Friday, December 18, 2015

Redis - Introduction

What is it?

  • An in-memory database
  • Can be persisted to storage
  • A key-value NoSQL database. 
  • All data types have unique key name. Using the key and a command get the value (or field within the value)
  • Can set expiration on keys
  • Data types mimic JSON (sets, lists)
  • Redis can only scale vertically (keys need to stay together to manage sorted sets)
  • May partition Redis into special purpose clusters
  • Leaderboard (sorted sets, keep track of counts)
  • Can perform union of sets (useful for recommendation engines, perform unions to find related items)
  • Share data at high speed across a fleet of instances
  • Can have primary end point for writes, read replicas for reads (read replicas are updated asynchronously), can use read replica for failover. App needs to be aware which on is read and which one is writes. Write replica is the primary and has a non-changing DNS name.
  • Redis can be used as primary database. Use replicas for availability, create snapshot to S3 off the read replicas
  • Large key names take up space, create smaller hashes for these keys
  • Redis data structures cannot be horizontally sharded. 
  • A Redis primary node can handle both reads and writes from the app. Redis replica nodes can only handle reads (up to 5 nodes), similar to Amazon RDS Read Replicas. Redis asynchronously replicates the data from the primary to the read replicas.
  • Because Redis supports replication, you can also fail over from the primary node to a replica in the event of failure.
  • ElastiCache for Redis has the concept of a primary endpoint, which is a DNS name that always points to the current Redis primary node. If a failover event occurs, the DNS entry will be updated to point to the new Redis primary node. To take advantage of this functionality, make sure to configure your Redis client so that it uses the primary endpoint DNS name to access your Redis cluster.
  • In order to split reads and writes, you will need to create two separate Redis connection handles in your application: one pointing to the primary node, and one pointing to the read replica(s). Configure your application to write to the DNS primary endpoint, and then read from the other Redis nodes.
  • ElastiCache auto-failover will update the DNS primary endpoint with the IP address of the promoted read replica. If your application is writing to the primary node endpoint as recommended earlier, no application change will be needed. However, because you read from individual endpoints, you will need to change the read endpoint of the replica promoted to primary cluster to the new replica's endpoint.
  • For Redis, because the engine is single-threaded, you will need to multiply the CPU percentage by the number of cores to get an accurate measure of CPU usage. Once Redis maxes out a single CPU core, that instance is fully utilized, and a larger instance is needed. Suppose you're using an EC2 instance with four cores and the CPU is at 25 percent. This situation actually means that the instance is maxed out, because Redis is essentially pegging one CPU at 100 percent. 
  • Amazon ElastiCache publishes a number of notifications to Amazon SNS when a cluster change happens
Key
  \
    \
      Value (can be any of the following data types)

Data Types

  • Strings
  • List - List of of strings sorted in order they are added
  • Sets - Collection of unique strings, can add many times, not ordered
  • Hashes - Nested key-value stores, good for representing objects, good performance for up to 100 fields/keys
  • Sorted Sets - Items are unique and are sorted

General

  • SCAN 0 - Scan all keys
  • KEYS * - Show keys matching pattern
  • TTL - Time to live
  • INFO - Information about the server (e.g. INFO CLIENTS)

String Commands

  • SET
  • GET
  • APPEND
  • INCR & DECR (if string is number)
  • GETRANGE (substring, get part of string)
  • MGET/MSET (get/set multiple values at the same time)
  • STRLEN

List Commands (Ordered List, Queues and Stacks)
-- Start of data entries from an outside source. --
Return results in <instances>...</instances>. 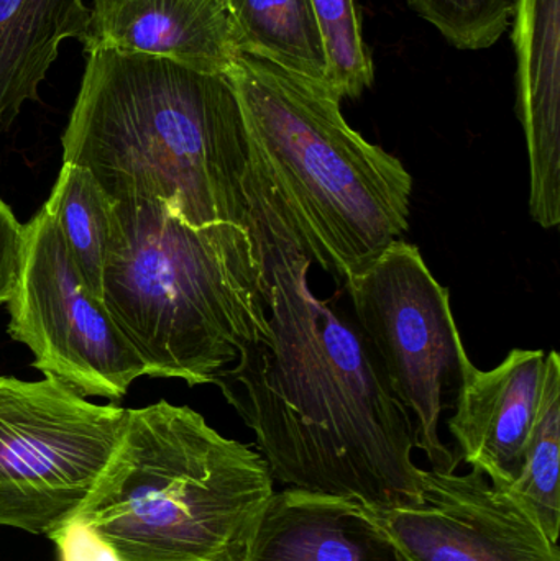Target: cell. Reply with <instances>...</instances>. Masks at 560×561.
<instances>
[{"label": "cell", "mask_w": 560, "mask_h": 561, "mask_svg": "<svg viewBox=\"0 0 560 561\" xmlns=\"http://www.w3.org/2000/svg\"><path fill=\"white\" fill-rule=\"evenodd\" d=\"M266 330L213 379L255 435L273 480L358 501L416 504V431L354 319L309 286L312 263L285 207L249 164L243 181Z\"/></svg>", "instance_id": "1"}, {"label": "cell", "mask_w": 560, "mask_h": 561, "mask_svg": "<svg viewBox=\"0 0 560 561\" xmlns=\"http://www.w3.org/2000/svg\"><path fill=\"white\" fill-rule=\"evenodd\" d=\"M112 203H160L191 227L243 226L249 131L227 75L95 49L61 138Z\"/></svg>", "instance_id": "2"}, {"label": "cell", "mask_w": 560, "mask_h": 561, "mask_svg": "<svg viewBox=\"0 0 560 561\" xmlns=\"http://www.w3.org/2000/svg\"><path fill=\"white\" fill-rule=\"evenodd\" d=\"M250 167L285 207L309 262L345 280L410 229L413 178L345 122L341 99L256 56L227 72Z\"/></svg>", "instance_id": "3"}, {"label": "cell", "mask_w": 560, "mask_h": 561, "mask_svg": "<svg viewBox=\"0 0 560 561\" xmlns=\"http://www.w3.org/2000/svg\"><path fill=\"white\" fill-rule=\"evenodd\" d=\"M104 306L147 376L213 385L266 330L250 230L191 227L160 203H114Z\"/></svg>", "instance_id": "4"}, {"label": "cell", "mask_w": 560, "mask_h": 561, "mask_svg": "<svg viewBox=\"0 0 560 561\" xmlns=\"http://www.w3.org/2000/svg\"><path fill=\"white\" fill-rule=\"evenodd\" d=\"M273 483L259 451L187 405L160 401L127 409L75 519L115 561H239Z\"/></svg>", "instance_id": "5"}, {"label": "cell", "mask_w": 560, "mask_h": 561, "mask_svg": "<svg viewBox=\"0 0 560 561\" xmlns=\"http://www.w3.org/2000/svg\"><path fill=\"white\" fill-rule=\"evenodd\" d=\"M354 320L381 366L391 392L410 411L416 448L431 470L453 473L456 455L439 437V422L454 409L472 365L450 307L420 249L391 243L367 268L345 279Z\"/></svg>", "instance_id": "6"}, {"label": "cell", "mask_w": 560, "mask_h": 561, "mask_svg": "<svg viewBox=\"0 0 560 561\" xmlns=\"http://www.w3.org/2000/svg\"><path fill=\"white\" fill-rule=\"evenodd\" d=\"M127 409L56 378L0 376V527L46 536L75 519L124 434Z\"/></svg>", "instance_id": "7"}, {"label": "cell", "mask_w": 560, "mask_h": 561, "mask_svg": "<svg viewBox=\"0 0 560 561\" xmlns=\"http://www.w3.org/2000/svg\"><path fill=\"white\" fill-rule=\"evenodd\" d=\"M19 286L10 297L7 332L28 346L32 366L82 398L122 401L144 362L85 286L45 207L25 226Z\"/></svg>", "instance_id": "8"}, {"label": "cell", "mask_w": 560, "mask_h": 561, "mask_svg": "<svg viewBox=\"0 0 560 561\" xmlns=\"http://www.w3.org/2000/svg\"><path fill=\"white\" fill-rule=\"evenodd\" d=\"M374 516L408 561H560L559 543L473 468L423 471L416 504Z\"/></svg>", "instance_id": "9"}, {"label": "cell", "mask_w": 560, "mask_h": 561, "mask_svg": "<svg viewBox=\"0 0 560 561\" xmlns=\"http://www.w3.org/2000/svg\"><path fill=\"white\" fill-rule=\"evenodd\" d=\"M546 352L515 348L489 371L470 365L447 421L460 457L505 491L522 470L538 415Z\"/></svg>", "instance_id": "10"}, {"label": "cell", "mask_w": 560, "mask_h": 561, "mask_svg": "<svg viewBox=\"0 0 560 561\" xmlns=\"http://www.w3.org/2000/svg\"><path fill=\"white\" fill-rule=\"evenodd\" d=\"M85 55L95 49L157 56L227 75L236 35L222 0H92Z\"/></svg>", "instance_id": "11"}, {"label": "cell", "mask_w": 560, "mask_h": 561, "mask_svg": "<svg viewBox=\"0 0 560 561\" xmlns=\"http://www.w3.org/2000/svg\"><path fill=\"white\" fill-rule=\"evenodd\" d=\"M518 117L529 160V214L560 224V0H518L513 16Z\"/></svg>", "instance_id": "12"}, {"label": "cell", "mask_w": 560, "mask_h": 561, "mask_svg": "<svg viewBox=\"0 0 560 561\" xmlns=\"http://www.w3.org/2000/svg\"><path fill=\"white\" fill-rule=\"evenodd\" d=\"M239 561H408L364 504L286 488L273 493Z\"/></svg>", "instance_id": "13"}, {"label": "cell", "mask_w": 560, "mask_h": 561, "mask_svg": "<svg viewBox=\"0 0 560 561\" xmlns=\"http://www.w3.org/2000/svg\"><path fill=\"white\" fill-rule=\"evenodd\" d=\"M91 9L84 0H0V134L12 127L66 38L84 43Z\"/></svg>", "instance_id": "14"}, {"label": "cell", "mask_w": 560, "mask_h": 561, "mask_svg": "<svg viewBox=\"0 0 560 561\" xmlns=\"http://www.w3.org/2000/svg\"><path fill=\"white\" fill-rule=\"evenodd\" d=\"M222 3L239 53L265 59L332 92L328 58L309 0H222Z\"/></svg>", "instance_id": "15"}, {"label": "cell", "mask_w": 560, "mask_h": 561, "mask_svg": "<svg viewBox=\"0 0 560 561\" xmlns=\"http://www.w3.org/2000/svg\"><path fill=\"white\" fill-rule=\"evenodd\" d=\"M85 286L104 302V270L114 203L88 168L62 161L45 206Z\"/></svg>", "instance_id": "16"}, {"label": "cell", "mask_w": 560, "mask_h": 561, "mask_svg": "<svg viewBox=\"0 0 560 561\" xmlns=\"http://www.w3.org/2000/svg\"><path fill=\"white\" fill-rule=\"evenodd\" d=\"M560 358L546 355L538 415L526 445L522 470L506 493L536 520L552 542L560 530Z\"/></svg>", "instance_id": "17"}, {"label": "cell", "mask_w": 560, "mask_h": 561, "mask_svg": "<svg viewBox=\"0 0 560 561\" xmlns=\"http://www.w3.org/2000/svg\"><path fill=\"white\" fill-rule=\"evenodd\" d=\"M328 58L335 98L357 99L375 79L370 49L362 33L355 0H309Z\"/></svg>", "instance_id": "18"}, {"label": "cell", "mask_w": 560, "mask_h": 561, "mask_svg": "<svg viewBox=\"0 0 560 561\" xmlns=\"http://www.w3.org/2000/svg\"><path fill=\"white\" fill-rule=\"evenodd\" d=\"M411 9L459 49H487L512 25L518 0H408Z\"/></svg>", "instance_id": "19"}, {"label": "cell", "mask_w": 560, "mask_h": 561, "mask_svg": "<svg viewBox=\"0 0 560 561\" xmlns=\"http://www.w3.org/2000/svg\"><path fill=\"white\" fill-rule=\"evenodd\" d=\"M25 243V226L0 197V306L9 302L19 286Z\"/></svg>", "instance_id": "20"}, {"label": "cell", "mask_w": 560, "mask_h": 561, "mask_svg": "<svg viewBox=\"0 0 560 561\" xmlns=\"http://www.w3.org/2000/svg\"><path fill=\"white\" fill-rule=\"evenodd\" d=\"M58 547L59 561H115L105 547L76 519L49 534Z\"/></svg>", "instance_id": "21"}]
</instances>
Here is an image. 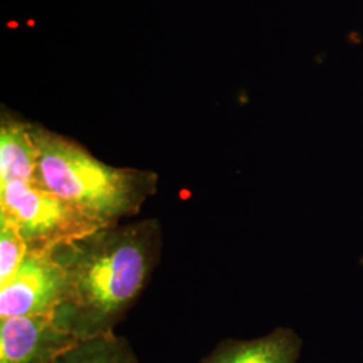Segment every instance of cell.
<instances>
[{"mask_svg": "<svg viewBox=\"0 0 363 363\" xmlns=\"http://www.w3.org/2000/svg\"><path fill=\"white\" fill-rule=\"evenodd\" d=\"M162 250L156 218L108 225L50 250L64 274L54 323L77 340L113 334L155 269Z\"/></svg>", "mask_w": 363, "mask_h": 363, "instance_id": "obj_1", "label": "cell"}, {"mask_svg": "<svg viewBox=\"0 0 363 363\" xmlns=\"http://www.w3.org/2000/svg\"><path fill=\"white\" fill-rule=\"evenodd\" d=\"M31 135L37 148L34 184L105 226L136 216L157 190L152 171L108 166L76 140L39 124L33 123Z\"/></svg>", "mask_w": 363, "mask_h": 363, "instance_id": "obj_2", "label": "cell"}, {"mask_svg": "<svg viewBox=\"0 0 363 363\" xmlns=\"http://www.w3.org/2000/svg\"><path fill=\"white\" fill-rule=\"evenodd\" d=\"M0 222L11 225L27 252L52 249L105 225L34 183L0 184Z\"/></svg>", "mask_w": 363, "mask_h": 363, "instance_id": "obj_3", "label": "cell"}, {"mask_svg": "<svg viewBox=\"0 0 363 363\" xmlns=\"http://www.w3.org/2000/svg\"><path fill=\"white\" fill-rule=\"evenodd\" d=\"M64 288V274L50 252H26L11 279L0 286V319L52 315Z\"/></svg>", "mask_w": 363, "mask_h": 363, "instance_id": "obj_4", "label": "cell"}, {"mask_svg": "<svg viewBox=\"0 0 363 363\" xmlns=\"http://www.w3.org/2000/svg\"><path fill=\"white\" fill-rule=\"evenodd\" d=\"M76 342L52 315L0 319V363H52Z\"/></svg>", "mask_w": 363, "mask_h": 363, "instance_id": "obj_5", "label": "cell"}, {"mask_svg": "<svg viewBox=\"0 0 363 363\" xmlns=\"http://www.w3.org/2000/svg\"><path fill=\"white\" fill-rule=\"evenodd\" d=\"M301 339L279 327L265 337L252 340L226 339L201 363H298Z\"/></svg>", "mask_w": 363, "mask_h": 363, "instance_id": "obj_6", "label": "cell"}, {"mask_svg": "<svg viewBox=\"0 0 363 363\" xmlns=\"http://www.w3.org/2000/svg\"><path fill=\"white\" fill-rule=\"evenodd\" d=\"M33 123L1 109L0 117V184L34 183L37 148L31 135Z\"/></svg>", "mask_w": 363, "mask_h": 363, "instance_id": "obj_7", "label": "cell"}, {"mask_svg": "<svg viewBox=\"0 0 363 363\" xmlns=\"http://www.w3.org/2000/svg\"><path fill=\"white\" fill-rule=\"evenodd\" d=\"M52 363H139L127 339L109 334L77 340Z\"/></svg>", "mask_w": 363, "mask_h": 363, "instance_id": "obj_8", "label": "cell"}, {"mask_svg": "<svg viewBox=\"0 0 363 363\" xmlns=\"http://www.w3.org/2000/svg\"><path fill=\"white\" fill-rule=\"evenodd\" d=\"M26 252L22 238L13 226L0 222V286L11 279Z\"/></svg>", "mask_w": 363, "mask_h": 363, "instance_id": "obj_9", "label": "cell"}]
</instances>
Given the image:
  • LPUSH & RPUSH - add item to left or right side (performant)
  • LREM - remove elements
  • LSET - place item at an index
  • LINDEX - item at a given index
  • LRANGE - items from given range
  • LLEN - length of list
  • LPOP & RPOP - remove from left or right side. imparts queue/stack semantics to lists
  • LTRIM - trim to specified range
Redis lists can be used to hold items in a queue. When a process takes an item from the queue to work on it, the item is pushed onto an "in-progress" queue, and then deleted when the work is done. Open source solutions such as Resque use Redis as a queue; GitHub uses Resque. Resque is a Redis-backed Ruby library for creating background jobs, placing them on multiple queues, and processing them later.

Set Commands

  • SADD - adds a member
  • SCARD - number of members
  • SDIFF, SINTER, SUNUNION - set math 
  • SISMEMBER - is it
  • SMEMBERS - all members
  • SMOVE - move item from one set to another
  • SREM - remove one or more items

Hash Commands

  • HSET - set value of hash field
  • HMSET - set multiple hash values at the same time
  • HGET - get value of hash field
  • HMGET - get multiple values
  • HGETALL - all fields and values
  • HDEL - delete field value
  • HEXISTS - does a field exist
  • HINCRBY - increase a number value by given amount
  • HKEYS - all keys in hash
  • HVALS - all values in hash

Sorted Set Commands

  • ZADD - add one or more items (updates score for the item)
  • ZCARD - number of members
  • ZCOUNT  - count members within the specified score range
  • ZINCRBY - increment score for item
  • ZRANGE - range of members by index
  • ZRANK - rank of member in a set by score
  • ZREM - removes item
  • ZSCORE - score for an item

Pub and Sub

  • Publish and subscribe to a channel - can be used as message bus
Client 1 (subscriber)
subscribe greeting-channel

Client 2 (publisher)
publish greeting-channel "hello"

Client 1 receives the "hello" message because it has subscribed to that channel

Patterned channel name
psubscribe greet*

unsubscribe
punsubscribe

Transactions

Atomic transactions. No rollback.

set account-a 100
set account-b 200

Transfer 50 from a to b.

//Start a transaction block (use multi) - commands are queued (not executed yet)

multi                        // start transaction queue
incr account-a -50   // queued
incr account-b 50    // queued
exec                         // perform the transaction

50 is deducted from a and added to 50 atomically but the transaction does not care if the balance of either account has changed before the transaction started.

What if account-a drops to 0 before the debit?

Need to use watch command.

watch account-a
multi                        // start transaction queue
incr account-a -50   // queued
incr account-b 50    // queued
exec                         // perform the transaction only if account-a has not changed

Client Libraries

  • C#- ServiceStack.Redis - Has options to set timeouts and disconnected client
  • Java - Jedis

Sizing

  • Estimate size -  serialize, count chars, multiply by 2 + 2K for each entry (key, pointers)